The Hyde Park home of the former U.S. senator Carol Moseley Braun, who on Saturday launched her campaign to serve as Chicago’s next mayor, is on the market priced at $1.9 million.
Braun listed the house in March 2010, but “quietly,” says her agent, Diane Silverman of Urban Search Realty. For instance, there is no for-sale sign in front of the property. “It’s been on the market since long before I knew I was going to run for [mayor],” Braun told me Tuesday.
In December 2006, Braun paid $1.7 million for the five-bedroom home, according to information from the Cook County Recorder of Deeds (a post Braun held from 1988 to 1992). Four months later, she was mugged while standing at her front door, but Braun says that did not prompt her decision to sell.
“I bought this house thinking that my son [Matthew] was going to live here with me,” she said. “After I moved in, he said, ‘No self-respecting 30-year-old man lives with his mother.’ So I’m rattling around in this house. I’ve got four guest rooms. That doesn’t make any sense.”
Braun’s career in Chicago politics dates to 1979, when she was elected to the Illinois House. In 1993, she became the first (and remains the only) African American woman elected to the U.S. Senate, where she served a single term. In 1999 she was appointed ambassador to New Zealand (she held that post until 2001), and in 2003 she ran for president, dropping out of the race in early 2004. In 2005, she launched Ambassador Organics.

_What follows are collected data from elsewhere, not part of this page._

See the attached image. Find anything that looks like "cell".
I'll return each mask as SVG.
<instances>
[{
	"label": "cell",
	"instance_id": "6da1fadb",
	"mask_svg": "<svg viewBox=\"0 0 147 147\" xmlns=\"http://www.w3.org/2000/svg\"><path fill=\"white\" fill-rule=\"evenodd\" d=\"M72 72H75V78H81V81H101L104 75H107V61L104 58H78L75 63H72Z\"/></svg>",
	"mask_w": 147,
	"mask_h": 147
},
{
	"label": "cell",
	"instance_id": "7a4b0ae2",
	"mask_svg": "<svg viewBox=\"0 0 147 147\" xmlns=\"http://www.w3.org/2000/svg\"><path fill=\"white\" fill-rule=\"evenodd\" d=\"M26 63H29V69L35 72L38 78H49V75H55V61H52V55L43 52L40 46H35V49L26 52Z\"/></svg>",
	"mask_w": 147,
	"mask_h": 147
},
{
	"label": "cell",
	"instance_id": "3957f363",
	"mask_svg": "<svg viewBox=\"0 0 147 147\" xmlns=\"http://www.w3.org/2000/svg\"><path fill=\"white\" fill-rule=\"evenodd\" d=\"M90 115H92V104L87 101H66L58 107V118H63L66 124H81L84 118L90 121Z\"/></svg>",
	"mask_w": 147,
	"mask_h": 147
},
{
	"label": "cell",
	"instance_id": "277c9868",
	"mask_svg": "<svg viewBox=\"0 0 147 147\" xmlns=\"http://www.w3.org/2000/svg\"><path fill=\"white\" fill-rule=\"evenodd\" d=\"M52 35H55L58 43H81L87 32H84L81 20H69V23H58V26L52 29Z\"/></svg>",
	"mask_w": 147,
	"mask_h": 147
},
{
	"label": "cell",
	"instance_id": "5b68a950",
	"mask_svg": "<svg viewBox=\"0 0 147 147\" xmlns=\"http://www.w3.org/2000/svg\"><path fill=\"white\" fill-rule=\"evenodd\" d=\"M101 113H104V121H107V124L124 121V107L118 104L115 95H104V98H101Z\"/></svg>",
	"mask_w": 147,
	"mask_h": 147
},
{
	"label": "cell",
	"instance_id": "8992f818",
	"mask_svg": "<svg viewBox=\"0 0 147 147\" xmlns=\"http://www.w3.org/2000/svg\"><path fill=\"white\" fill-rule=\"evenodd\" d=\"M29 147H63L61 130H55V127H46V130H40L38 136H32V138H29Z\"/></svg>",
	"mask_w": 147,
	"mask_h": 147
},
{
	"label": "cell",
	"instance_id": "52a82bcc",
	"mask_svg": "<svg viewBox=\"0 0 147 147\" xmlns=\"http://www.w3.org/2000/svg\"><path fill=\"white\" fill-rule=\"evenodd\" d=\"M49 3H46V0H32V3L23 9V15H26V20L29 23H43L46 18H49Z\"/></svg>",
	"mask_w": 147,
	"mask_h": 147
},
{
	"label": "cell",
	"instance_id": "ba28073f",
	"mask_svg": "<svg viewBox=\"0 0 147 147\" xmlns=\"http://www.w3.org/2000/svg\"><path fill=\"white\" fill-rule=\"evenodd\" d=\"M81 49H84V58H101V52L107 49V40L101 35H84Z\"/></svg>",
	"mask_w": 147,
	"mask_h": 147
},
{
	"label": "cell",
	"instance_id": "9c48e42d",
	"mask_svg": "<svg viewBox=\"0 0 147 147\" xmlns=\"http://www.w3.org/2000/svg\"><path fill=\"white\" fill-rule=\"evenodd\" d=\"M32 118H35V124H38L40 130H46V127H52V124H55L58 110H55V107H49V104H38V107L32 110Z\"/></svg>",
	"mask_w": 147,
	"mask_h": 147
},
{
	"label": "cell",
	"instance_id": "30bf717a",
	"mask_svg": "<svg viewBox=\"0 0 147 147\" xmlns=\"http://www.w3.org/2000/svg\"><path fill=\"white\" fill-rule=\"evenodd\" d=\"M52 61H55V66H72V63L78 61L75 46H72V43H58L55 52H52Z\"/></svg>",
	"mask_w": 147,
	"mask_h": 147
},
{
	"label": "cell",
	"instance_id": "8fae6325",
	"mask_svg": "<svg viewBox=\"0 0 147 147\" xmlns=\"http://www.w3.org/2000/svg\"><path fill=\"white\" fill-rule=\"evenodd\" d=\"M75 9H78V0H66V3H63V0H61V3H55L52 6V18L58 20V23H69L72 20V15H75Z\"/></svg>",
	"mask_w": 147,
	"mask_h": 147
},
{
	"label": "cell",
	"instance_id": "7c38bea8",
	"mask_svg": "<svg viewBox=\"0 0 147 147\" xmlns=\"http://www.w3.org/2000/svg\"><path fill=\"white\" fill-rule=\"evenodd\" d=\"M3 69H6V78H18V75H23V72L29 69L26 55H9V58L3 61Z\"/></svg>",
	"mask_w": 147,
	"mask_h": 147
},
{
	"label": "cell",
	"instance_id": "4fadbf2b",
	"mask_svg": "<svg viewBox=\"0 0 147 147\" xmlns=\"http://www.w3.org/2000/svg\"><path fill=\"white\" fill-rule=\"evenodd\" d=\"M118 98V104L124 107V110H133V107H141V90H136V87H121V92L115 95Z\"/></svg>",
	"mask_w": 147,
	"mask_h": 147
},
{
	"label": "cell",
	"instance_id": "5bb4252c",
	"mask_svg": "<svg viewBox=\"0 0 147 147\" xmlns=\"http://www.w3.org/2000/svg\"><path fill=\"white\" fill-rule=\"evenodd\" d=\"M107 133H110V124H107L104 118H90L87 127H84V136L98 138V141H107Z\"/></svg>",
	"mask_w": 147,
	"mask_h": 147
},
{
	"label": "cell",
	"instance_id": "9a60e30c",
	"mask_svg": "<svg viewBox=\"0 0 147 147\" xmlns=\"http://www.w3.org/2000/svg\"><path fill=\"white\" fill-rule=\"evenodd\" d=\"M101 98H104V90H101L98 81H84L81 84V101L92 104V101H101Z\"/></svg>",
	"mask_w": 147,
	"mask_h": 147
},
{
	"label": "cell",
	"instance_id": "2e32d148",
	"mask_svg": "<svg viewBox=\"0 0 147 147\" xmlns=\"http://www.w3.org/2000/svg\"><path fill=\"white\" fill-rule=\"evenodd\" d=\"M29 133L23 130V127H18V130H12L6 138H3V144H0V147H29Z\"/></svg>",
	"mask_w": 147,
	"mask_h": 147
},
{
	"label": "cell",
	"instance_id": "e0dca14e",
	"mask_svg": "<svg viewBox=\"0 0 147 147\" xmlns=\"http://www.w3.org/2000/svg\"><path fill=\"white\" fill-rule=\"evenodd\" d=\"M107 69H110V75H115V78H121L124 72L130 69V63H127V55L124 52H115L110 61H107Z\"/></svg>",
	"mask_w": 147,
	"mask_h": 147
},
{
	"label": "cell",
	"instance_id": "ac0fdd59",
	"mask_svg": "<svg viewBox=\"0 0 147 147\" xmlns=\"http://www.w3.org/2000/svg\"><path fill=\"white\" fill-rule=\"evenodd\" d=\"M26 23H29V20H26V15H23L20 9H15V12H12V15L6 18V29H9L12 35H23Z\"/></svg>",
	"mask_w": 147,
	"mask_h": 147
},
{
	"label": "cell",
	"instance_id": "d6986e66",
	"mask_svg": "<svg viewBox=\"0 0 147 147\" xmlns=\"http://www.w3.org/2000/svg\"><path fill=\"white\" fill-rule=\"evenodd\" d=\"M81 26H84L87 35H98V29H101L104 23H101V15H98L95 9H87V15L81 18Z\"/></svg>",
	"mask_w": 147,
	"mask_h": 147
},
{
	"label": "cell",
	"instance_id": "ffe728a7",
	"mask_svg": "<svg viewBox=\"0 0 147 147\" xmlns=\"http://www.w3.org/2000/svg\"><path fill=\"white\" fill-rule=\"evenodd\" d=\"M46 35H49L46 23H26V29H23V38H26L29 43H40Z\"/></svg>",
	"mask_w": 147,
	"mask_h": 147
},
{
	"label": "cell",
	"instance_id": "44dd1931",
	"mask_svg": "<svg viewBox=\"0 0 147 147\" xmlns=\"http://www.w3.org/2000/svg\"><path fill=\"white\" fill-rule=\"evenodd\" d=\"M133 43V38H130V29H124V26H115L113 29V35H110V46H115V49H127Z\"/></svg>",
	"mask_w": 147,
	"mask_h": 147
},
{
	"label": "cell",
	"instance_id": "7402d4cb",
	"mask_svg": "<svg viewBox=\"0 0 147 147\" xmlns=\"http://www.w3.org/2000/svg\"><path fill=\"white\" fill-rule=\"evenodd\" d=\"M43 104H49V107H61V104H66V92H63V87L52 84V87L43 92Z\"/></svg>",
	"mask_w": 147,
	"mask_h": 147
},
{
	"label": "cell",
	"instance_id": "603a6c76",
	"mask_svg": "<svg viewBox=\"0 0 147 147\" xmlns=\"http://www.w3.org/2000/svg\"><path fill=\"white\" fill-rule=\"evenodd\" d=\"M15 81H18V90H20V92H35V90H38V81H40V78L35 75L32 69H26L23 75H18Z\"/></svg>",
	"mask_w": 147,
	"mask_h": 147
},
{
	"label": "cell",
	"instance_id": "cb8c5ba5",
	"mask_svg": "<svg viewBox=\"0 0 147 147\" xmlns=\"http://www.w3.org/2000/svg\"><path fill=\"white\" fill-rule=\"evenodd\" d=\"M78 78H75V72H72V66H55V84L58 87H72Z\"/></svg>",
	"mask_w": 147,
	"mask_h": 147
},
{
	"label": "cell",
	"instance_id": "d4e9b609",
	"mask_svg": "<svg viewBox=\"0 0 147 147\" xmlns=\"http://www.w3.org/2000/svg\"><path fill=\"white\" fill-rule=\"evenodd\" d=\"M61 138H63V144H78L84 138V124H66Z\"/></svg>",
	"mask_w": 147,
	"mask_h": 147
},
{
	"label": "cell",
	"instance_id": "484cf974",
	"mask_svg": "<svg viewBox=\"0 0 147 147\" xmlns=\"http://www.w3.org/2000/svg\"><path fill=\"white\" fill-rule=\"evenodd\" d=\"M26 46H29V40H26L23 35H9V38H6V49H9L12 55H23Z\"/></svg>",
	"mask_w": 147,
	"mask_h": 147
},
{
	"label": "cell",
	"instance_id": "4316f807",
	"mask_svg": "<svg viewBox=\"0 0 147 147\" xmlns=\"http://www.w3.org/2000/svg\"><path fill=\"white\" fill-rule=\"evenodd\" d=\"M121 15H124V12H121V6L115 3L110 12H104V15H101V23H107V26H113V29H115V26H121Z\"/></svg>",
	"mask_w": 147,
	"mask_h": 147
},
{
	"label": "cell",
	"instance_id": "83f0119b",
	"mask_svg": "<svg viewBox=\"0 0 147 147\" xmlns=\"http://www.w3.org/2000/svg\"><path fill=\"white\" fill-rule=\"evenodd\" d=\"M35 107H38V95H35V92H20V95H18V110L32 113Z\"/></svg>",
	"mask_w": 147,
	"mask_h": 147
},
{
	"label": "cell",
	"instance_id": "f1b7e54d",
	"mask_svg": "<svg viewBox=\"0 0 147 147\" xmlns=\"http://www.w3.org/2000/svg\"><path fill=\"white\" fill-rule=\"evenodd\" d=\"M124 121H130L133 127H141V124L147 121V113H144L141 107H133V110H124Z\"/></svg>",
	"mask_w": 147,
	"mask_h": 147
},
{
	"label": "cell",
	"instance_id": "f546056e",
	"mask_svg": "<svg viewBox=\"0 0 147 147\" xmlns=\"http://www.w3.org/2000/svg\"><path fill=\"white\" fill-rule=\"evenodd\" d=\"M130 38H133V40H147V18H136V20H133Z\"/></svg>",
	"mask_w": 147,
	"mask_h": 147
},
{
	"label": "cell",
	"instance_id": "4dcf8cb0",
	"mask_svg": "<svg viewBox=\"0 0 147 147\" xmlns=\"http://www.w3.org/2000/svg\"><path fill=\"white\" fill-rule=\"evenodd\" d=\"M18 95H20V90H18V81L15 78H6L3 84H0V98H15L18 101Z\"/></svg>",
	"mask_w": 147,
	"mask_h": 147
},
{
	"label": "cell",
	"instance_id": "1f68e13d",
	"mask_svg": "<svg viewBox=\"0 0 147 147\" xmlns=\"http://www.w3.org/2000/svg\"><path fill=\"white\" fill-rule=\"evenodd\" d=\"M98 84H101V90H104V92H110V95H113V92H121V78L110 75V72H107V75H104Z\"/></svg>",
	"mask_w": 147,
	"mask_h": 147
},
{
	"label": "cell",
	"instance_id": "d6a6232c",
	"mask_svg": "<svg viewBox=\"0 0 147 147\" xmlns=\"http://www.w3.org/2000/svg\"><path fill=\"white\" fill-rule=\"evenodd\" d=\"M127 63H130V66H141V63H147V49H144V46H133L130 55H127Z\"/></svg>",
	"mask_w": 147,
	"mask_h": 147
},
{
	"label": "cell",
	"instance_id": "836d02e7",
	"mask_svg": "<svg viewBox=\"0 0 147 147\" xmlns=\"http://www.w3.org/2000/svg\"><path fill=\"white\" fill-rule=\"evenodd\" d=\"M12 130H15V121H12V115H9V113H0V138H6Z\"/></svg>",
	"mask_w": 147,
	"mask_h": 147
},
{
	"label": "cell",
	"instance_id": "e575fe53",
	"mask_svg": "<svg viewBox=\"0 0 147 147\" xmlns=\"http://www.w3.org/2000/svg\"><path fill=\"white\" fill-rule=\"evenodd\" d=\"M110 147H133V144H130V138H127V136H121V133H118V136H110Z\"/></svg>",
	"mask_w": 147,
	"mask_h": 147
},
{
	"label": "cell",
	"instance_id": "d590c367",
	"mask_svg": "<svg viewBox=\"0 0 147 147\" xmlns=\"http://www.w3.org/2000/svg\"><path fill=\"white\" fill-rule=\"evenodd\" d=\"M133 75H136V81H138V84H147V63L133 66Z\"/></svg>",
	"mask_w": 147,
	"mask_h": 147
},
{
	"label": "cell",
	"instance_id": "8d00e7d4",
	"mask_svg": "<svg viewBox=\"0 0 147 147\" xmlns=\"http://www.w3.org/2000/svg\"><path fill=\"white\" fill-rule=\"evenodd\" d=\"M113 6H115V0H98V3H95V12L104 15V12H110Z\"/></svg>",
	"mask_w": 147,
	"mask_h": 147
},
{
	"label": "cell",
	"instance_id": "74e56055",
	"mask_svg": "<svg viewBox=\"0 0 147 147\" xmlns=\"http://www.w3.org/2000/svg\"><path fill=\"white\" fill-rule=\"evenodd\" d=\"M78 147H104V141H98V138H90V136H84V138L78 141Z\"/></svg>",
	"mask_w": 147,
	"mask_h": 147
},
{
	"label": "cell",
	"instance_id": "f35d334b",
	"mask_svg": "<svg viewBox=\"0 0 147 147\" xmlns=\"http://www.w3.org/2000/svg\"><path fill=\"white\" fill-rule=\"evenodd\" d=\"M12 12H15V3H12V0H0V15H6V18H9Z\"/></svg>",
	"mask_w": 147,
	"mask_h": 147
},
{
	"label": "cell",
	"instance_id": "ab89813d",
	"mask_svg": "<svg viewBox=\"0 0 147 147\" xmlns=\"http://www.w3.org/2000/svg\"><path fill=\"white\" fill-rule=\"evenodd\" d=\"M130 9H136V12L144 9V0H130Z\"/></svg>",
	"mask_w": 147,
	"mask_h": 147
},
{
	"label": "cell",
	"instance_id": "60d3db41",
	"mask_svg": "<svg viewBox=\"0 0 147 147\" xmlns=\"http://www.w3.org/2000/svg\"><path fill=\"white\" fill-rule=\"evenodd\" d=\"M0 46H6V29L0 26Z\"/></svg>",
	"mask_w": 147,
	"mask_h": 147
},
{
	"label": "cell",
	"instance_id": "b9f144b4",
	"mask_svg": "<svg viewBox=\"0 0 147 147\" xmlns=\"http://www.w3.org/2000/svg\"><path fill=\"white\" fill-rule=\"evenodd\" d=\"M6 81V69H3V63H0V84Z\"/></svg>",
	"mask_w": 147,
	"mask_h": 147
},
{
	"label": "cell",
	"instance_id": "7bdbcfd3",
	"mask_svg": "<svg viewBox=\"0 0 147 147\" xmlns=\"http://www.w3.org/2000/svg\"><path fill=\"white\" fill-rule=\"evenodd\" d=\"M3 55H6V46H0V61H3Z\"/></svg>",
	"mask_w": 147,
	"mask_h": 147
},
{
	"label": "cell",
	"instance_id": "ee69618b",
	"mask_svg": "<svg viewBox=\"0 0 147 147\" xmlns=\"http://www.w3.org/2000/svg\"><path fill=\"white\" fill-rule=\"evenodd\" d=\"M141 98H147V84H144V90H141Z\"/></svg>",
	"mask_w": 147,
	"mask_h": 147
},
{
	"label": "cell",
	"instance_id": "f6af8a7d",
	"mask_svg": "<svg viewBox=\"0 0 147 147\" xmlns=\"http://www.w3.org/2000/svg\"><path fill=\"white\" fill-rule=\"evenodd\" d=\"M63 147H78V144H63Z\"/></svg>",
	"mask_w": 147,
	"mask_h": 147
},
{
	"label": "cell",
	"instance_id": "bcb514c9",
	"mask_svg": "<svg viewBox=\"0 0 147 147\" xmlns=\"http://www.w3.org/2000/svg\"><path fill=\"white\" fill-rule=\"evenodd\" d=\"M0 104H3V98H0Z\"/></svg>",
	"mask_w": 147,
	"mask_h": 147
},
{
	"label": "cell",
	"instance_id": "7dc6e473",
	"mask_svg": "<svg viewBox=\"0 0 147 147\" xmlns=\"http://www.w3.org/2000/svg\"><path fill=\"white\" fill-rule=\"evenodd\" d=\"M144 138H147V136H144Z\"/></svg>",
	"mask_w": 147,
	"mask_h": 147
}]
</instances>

Braun’s red brick house sits on Hyde Park’s Professors Row. Hers was a latecomer to the cluster, built in 1916 to a design by Murray Hetherington, who also designed some houses in the Beverly neighborhood. “It’s a magnificent English Arts and Crafts home, with fireplaces and leaded glass windows, and a beautiful garden out back,” Braun says. “We found [the remains] of a mural in the dining room [when I moved in]. It had been a dark green forest scene, but it had been destroyed by previous owners, so we couldn’t preserve it.”
At her asking price of $1.9 million, Braun is seeking to sell at an 11 percent profit over what she paid four years ago. (Flipping through Chicago’s annual real-estate charts, I found that Hyde Park’s current average sale price for single-family homes is in the 2004-2005 range.) “I’m not into ‘buy high, sell low,’” Braun told me. “The market is so soft. Until it turns around, I’ll stay here.”
While she has not yet begun looking for a new home—“We’ll wait until Diane gets this one sold,” she insisted—Braun said that she is not wedded to staying in Hyde Park, where she has lived since her days as a University of Chicago law student four decades ago. “I love Hyde Park,” she said, “but I’ve gotten to a point where I can move around Chicago a little bit.”